- **Exercise directions**
Extract the final stretch of the data: the line that contains "At what distance from" and every line after it, unaltered, and no other lines.

=-=-=

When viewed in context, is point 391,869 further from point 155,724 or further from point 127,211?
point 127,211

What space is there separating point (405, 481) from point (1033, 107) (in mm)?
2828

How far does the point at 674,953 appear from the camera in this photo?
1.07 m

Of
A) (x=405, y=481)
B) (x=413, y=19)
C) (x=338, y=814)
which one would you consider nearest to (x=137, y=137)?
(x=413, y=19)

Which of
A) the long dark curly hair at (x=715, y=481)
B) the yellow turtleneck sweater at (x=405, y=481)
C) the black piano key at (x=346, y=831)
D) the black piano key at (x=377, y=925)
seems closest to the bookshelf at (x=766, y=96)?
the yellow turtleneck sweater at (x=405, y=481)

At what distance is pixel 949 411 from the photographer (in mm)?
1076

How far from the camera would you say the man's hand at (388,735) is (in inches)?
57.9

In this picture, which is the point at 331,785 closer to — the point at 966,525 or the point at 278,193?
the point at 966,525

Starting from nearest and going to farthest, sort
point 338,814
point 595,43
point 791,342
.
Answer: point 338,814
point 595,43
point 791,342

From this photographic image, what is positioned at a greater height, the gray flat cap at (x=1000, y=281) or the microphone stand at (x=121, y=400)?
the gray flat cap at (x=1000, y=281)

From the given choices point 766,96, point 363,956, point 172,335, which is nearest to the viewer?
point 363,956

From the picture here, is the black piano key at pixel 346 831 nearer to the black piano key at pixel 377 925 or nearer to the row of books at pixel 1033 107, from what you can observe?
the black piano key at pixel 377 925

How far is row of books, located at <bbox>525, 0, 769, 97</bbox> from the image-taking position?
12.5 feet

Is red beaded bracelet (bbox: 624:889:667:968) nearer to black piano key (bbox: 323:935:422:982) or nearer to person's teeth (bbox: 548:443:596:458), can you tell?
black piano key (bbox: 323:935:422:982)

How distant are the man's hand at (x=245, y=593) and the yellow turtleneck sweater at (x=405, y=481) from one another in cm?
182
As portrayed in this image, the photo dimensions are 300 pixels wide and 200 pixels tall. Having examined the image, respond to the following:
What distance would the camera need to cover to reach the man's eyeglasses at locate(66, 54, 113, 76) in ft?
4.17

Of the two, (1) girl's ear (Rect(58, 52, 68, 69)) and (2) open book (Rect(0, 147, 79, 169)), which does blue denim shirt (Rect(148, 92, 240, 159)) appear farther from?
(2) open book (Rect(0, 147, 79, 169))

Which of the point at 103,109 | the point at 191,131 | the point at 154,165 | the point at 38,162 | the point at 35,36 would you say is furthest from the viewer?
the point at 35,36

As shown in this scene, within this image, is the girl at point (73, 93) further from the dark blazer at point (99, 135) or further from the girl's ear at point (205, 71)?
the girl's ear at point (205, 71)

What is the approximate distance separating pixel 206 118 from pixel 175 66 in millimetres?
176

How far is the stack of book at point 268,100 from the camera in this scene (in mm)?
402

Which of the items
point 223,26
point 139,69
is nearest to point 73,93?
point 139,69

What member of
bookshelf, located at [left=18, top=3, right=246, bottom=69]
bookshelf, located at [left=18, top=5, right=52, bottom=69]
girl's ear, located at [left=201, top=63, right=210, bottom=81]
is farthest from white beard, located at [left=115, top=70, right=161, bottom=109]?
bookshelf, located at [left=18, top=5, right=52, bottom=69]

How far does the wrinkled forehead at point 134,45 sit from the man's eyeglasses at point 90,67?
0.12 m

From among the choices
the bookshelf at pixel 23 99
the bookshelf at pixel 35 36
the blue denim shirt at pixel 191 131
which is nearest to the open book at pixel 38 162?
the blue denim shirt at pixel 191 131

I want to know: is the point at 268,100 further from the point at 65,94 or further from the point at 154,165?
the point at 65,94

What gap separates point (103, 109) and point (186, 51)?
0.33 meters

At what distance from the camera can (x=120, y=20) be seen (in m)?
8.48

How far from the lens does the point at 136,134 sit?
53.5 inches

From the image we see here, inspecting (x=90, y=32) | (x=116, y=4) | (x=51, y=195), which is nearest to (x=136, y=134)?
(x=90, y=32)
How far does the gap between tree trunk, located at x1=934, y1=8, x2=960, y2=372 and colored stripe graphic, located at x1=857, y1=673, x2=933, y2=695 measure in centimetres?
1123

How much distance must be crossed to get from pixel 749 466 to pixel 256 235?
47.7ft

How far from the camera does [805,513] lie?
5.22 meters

=-=-=

- **Result of the task**
At what distance from the camera can (x=120, y=20) be seen (in m)?
8.48

How far from the lens does the point at 136,134 sit?
53.5 inches

From the image we see here, inspecting (x=90, y=32) | (x=116, y=4) | (x=51, y=195), which is nearest to (x=136, y=134)?
(x=90, y=32)
How far does the gap between tree trunk, located at x1=934, y1=8, x2=960, y2=372 and colored stripe graphic, located at x1=857, y1=673, x2=933, y2=695 measure in centimetres?
1123

How much distance must be crossed to get from pixel 749 466 to pixel 256 235?
47.7ft

How far from the camera does [805,513] lie?
5.22 meters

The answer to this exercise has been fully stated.